For a more secure setup, combine this with a Secret block (see the Secret blocks tab) and load the token inside the flow instead of injecting it as a plain environment variable.
Parallelism with Dask
Arraylake access: Set the ARRAYLAKE_TOKEN environment variable on each Dask worker.
Prefect can fan tasks out across a Dask cluster using the prefect-dask integration. Assign a DaskTaskRunner to your flow and use .submit() to schedule tasks for parallel execution. Install it with pip install prefect-dask.
Make sure ARRAYLAKE_TOKEN is set in the environment of each Dask worker (for example, via the cluster's worker environment, or a Coiled cluster's environ) so that al.Client() can authenticate on the workers.
from prefect import flow, task
from prefect_dask import DaskTaskRunner
import arraylake as al
@task
def write_chunk(i: int):
import zarr
client = al.Client()
repo = client.get_or_create_repo("earthmover/prefect_example")
session = repo.writable_session("main")
arr = zarr.open_array(session.store, path="foo/data", mode="r+")
arr[i] = i
return session.commit(f"wrote chunk {i}")
@flow(task_runner=DaskTaskRunner())
def parallel_writes():
futures = [write_chunk.submit(i) for i in range(10)]

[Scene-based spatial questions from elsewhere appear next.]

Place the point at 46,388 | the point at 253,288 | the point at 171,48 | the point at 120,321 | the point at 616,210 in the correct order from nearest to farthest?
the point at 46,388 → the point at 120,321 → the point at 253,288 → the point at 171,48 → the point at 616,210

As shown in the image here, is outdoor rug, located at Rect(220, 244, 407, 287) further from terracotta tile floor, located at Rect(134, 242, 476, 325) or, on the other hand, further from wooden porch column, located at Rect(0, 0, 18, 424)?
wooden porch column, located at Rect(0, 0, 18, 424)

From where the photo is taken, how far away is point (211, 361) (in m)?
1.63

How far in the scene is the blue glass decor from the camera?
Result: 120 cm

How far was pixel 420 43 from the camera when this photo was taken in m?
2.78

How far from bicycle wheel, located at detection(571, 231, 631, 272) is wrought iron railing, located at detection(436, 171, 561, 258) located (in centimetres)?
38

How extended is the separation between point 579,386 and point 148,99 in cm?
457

return [f.result() for f in futures]
if __name__ == "__main__":
parallel_writes()
To run on an existing cluster instead of a temporary local one, pass its scheduler address:
@flow(task_runner=DaskTaskRunner(address="tcp://my-scheduler:8786"))
def parallel_writes():
...
Concurrent writers should coordinate their commits—see the Arraylake and Icechunk docs on conflict resolution and distributed writes before having many workers commit to the same branch.